__Exercise__. Pick every line with "values" from the material below.

__Extracted entries__.
◆ ◆ ◆ ◆ ◆

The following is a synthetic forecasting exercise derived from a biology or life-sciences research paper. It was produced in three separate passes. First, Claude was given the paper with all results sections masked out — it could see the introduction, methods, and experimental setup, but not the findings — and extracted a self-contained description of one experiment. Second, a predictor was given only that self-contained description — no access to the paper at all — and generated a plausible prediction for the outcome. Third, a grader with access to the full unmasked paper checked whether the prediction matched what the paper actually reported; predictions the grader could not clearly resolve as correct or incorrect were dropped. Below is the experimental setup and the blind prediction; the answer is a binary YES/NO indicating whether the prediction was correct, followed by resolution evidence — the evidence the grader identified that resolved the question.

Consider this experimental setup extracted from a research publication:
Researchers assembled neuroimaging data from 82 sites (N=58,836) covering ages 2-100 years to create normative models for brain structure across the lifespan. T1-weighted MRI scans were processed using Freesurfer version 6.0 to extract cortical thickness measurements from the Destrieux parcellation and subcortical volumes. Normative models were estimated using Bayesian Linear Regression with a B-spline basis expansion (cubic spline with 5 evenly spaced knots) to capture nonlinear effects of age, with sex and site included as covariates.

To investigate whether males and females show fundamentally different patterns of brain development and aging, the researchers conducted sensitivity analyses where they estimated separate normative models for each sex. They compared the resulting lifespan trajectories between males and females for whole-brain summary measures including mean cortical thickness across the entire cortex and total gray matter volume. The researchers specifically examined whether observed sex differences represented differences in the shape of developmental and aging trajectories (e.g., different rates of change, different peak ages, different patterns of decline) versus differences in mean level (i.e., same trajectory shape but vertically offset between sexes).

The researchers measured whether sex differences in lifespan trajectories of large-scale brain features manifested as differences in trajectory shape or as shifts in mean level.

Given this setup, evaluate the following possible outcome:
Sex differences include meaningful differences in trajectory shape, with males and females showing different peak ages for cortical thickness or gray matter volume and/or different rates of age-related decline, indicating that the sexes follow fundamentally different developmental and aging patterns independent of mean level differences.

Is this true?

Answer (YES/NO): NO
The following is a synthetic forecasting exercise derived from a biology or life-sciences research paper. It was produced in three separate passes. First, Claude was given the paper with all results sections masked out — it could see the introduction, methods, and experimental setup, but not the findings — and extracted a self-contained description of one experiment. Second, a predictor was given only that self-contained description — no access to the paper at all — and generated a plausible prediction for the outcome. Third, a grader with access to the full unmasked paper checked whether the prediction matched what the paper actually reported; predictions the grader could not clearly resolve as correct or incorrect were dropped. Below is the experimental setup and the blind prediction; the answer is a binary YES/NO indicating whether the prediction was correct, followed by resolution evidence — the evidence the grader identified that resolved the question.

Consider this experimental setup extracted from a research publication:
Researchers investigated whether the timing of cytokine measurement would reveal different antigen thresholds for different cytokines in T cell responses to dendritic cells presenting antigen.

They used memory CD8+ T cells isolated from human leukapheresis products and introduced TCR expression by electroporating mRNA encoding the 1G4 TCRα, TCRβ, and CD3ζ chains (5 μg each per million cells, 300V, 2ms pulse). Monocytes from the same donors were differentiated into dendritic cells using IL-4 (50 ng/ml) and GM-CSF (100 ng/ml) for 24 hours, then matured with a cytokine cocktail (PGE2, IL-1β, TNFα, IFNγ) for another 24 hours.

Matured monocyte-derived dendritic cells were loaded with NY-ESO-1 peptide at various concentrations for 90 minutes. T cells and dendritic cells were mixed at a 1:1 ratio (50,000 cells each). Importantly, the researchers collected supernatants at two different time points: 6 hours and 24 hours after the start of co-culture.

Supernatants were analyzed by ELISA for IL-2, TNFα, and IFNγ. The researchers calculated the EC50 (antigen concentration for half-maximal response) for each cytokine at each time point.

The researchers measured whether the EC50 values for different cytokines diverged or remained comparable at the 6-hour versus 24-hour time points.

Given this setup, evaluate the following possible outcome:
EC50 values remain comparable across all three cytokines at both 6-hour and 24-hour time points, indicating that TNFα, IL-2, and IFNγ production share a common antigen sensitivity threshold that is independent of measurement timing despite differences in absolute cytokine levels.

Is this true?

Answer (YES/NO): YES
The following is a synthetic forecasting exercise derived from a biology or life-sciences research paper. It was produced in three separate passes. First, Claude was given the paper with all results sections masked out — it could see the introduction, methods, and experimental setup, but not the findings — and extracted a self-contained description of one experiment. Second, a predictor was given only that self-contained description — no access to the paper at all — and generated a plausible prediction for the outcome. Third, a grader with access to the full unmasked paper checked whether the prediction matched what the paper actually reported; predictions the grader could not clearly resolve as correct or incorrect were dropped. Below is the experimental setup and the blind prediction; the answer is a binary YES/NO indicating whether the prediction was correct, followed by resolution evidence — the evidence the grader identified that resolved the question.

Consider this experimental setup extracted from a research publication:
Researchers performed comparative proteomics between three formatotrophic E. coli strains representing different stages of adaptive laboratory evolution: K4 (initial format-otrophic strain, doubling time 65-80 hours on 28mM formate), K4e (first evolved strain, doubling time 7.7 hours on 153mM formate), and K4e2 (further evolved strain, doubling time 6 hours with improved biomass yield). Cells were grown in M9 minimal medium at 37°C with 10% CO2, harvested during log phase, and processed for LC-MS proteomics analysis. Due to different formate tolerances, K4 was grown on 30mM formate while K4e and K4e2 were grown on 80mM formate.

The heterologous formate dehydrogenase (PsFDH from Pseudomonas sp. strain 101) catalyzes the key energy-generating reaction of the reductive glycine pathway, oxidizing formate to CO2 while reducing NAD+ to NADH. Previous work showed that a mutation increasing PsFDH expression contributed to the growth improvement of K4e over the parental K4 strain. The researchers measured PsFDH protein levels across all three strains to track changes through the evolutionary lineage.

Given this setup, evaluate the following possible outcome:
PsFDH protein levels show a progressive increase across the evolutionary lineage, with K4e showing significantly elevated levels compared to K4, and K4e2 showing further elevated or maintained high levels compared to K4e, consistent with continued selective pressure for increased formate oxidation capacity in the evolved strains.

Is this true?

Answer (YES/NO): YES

◆ ◆ ◆ ◆ ◆

__Output__.
The researchers measured whether the EC50 values for different cytokines diverged or remained comparable at the 6-hour versus 24-hour time points.
EC50 values remain comparable across all three cytokines at both 6-hour and 24-hour time points, indicating that TNFα, IL-2, and IFNγ production share a common antigen sensitivity threshold that is independent of measurement timing despite differences in absolute cytokine levels.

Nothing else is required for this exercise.